NICE is implementing changes to its technology appraisal processes in what is described as a bid to increase its capacity and output, while also enabling faster patient access, and simplifying the process for industry. Several process changes are being grouped under a so-called ‘proportionate approach’ umbrella.

Following a webinar in March, NICE published its ‘Interim methods and process guide for the proportionate approach to technology appraisals’ at the end of April. These provide us with insight into the implications of these changes but for manufacturers of pharmaceuticals in England, several questions remain unanswered.

Cost comparison

The cost comparison route has been an option to manufacturers since 2017 (initially as part of the fast-track appraisal process, now removed) in cases where the new intervention offers similar or greater health benefits compared to existing treatments, while costing the same or less. To date, the choice to submit a cost comparison analysis, rather than a cost-utility analysis has largely been that of the manufacturer, although NICE have in some cases disagreed that the evidence supports comparable efficacy and have requested a cost-utility analysis.

Going forward, stakeholders will be asked questions at scoping consultation to establish whether there is a case for cost comparison, including questions intended to establish the intervention’s clinical similarity to established and approved comparators. A briefing report will be published alongside topic information on the NICE website commenting on the appropriateness of cost comparison. Following stakeholder engagement, a final decision will be made by NICE, and the manufacturer will be invited to either make a cost comparison submission or to submit to a single technology appraisal. Critically, submissions made using the standard single technology appraisal template after cost comparison has been referred will be rejected and the topic may be delayed.
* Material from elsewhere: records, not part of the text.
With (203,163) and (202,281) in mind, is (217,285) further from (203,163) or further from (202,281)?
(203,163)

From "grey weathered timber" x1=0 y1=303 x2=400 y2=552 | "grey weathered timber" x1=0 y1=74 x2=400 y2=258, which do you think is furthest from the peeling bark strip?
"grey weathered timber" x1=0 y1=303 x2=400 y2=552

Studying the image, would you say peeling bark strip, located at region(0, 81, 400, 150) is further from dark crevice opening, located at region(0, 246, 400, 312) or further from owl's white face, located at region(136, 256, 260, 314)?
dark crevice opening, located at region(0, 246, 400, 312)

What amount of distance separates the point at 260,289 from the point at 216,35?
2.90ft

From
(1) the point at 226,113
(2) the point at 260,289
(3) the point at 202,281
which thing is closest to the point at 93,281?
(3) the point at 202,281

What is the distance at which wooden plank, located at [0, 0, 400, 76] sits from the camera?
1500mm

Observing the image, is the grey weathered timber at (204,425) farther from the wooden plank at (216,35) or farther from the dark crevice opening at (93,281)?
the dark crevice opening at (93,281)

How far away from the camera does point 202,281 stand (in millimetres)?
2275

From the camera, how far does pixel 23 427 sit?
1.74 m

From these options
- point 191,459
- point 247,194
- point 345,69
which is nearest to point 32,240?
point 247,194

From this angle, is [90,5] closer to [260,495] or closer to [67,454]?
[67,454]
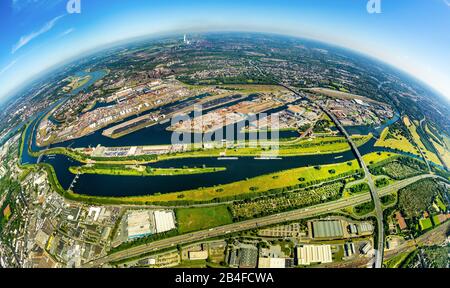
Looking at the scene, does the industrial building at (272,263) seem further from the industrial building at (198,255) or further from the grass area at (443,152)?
the grass area at (443,152)

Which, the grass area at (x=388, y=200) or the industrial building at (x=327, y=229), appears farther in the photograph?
the grass area at (x=388, y=200)

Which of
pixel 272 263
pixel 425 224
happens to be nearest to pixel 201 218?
pixel 272 263

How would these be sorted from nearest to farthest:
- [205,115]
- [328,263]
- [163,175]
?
[328,263] → [163,175] → [205,115]

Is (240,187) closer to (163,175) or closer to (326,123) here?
(163,175)

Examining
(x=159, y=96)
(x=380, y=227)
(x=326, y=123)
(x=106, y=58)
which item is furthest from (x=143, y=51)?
(x=380, y=227)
It is currently unclear how NICE will determine whether a new intervention is ‘clinically similar’ to the chosen comparator and, indeed, how the comparator will be selected. Insisting on statistical superiority, for example, could result in an undervaluation of new interventions, especially in the case of indirect treatment comparisons where credible intervals will inherently be larger. While we anticipate that the submitting company’s ability to sway the decision may be limited, manufacturers would be well-advised to make their opposition known.
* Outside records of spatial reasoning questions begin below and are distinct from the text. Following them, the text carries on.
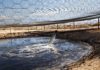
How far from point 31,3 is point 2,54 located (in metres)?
1.87

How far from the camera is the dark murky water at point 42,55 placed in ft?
16.7

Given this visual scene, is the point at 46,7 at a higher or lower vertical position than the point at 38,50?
higher

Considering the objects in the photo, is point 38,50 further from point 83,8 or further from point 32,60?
point 83,8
Streamlined decision making

For single technology appraisals, the review and decision-making process will only become apparent post-submission, upon receipt of the external assessment report. At this point it will be determined whether or not there is a need for technical engagement, and whether or not a full committee is required. As such, there is no change in the process of preparing for an STA submission, but treatments could potentially be approved quicker post-submission.

Notably absent

The interim methods make no reference to the previously proposed ‘pathway appraisal’ approach, piloted in renal cell carcinoma and lung cancer. Further, no additional insight is currently given into the previously hinted-at changes to managed access. The front-loading approach, piloted in breast cancer, is known to have been dropped considering limited realised efficiency gains.
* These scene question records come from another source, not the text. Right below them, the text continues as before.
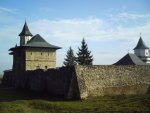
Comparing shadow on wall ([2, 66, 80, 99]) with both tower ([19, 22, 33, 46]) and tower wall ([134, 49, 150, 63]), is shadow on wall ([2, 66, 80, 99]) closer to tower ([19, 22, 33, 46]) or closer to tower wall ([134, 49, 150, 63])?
tower ([19, 22, 33, 46])

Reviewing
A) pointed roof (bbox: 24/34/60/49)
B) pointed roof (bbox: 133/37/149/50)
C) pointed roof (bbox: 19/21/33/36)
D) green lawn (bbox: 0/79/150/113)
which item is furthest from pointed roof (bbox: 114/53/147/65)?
green lawn (bbox: 0/79/150/113)

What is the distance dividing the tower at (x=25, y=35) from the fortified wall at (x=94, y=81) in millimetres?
11435

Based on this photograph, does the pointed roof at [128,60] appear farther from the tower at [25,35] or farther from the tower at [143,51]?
the tower at [143,51]

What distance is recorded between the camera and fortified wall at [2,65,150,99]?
28.4 m

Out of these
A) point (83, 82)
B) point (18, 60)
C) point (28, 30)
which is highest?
point (28, 30)

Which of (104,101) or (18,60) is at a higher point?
(18,60)

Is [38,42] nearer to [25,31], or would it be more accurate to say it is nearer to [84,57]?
[25,31]

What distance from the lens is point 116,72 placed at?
3106cm

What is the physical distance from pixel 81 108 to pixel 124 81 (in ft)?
32.6

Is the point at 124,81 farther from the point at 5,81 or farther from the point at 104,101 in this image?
the point at 5,81

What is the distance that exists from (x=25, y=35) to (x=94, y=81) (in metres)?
19.4

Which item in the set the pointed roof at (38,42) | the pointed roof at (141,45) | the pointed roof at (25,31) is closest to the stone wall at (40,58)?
the pointed roof at (38,42)

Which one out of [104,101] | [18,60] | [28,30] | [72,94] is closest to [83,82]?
[72,94]

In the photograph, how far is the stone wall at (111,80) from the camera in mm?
28625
Implications for manufacturers

The interim methods appear to indicate an increased imperative for compelling evidence of treatment benefit for the English market to mitigate the risk of being benchmarked against low-cost comparators. In many cases, manufacturers will need to be prepared to submit via either the cost comparison or the STA route, with implications in terms of planning and evidence generation. At LCP and Newmarket Strategy, we will be keeping a close eye on developments in NICE’s methods and processes to enable us to support our clients in navigating the changing HTA landscape in the UK.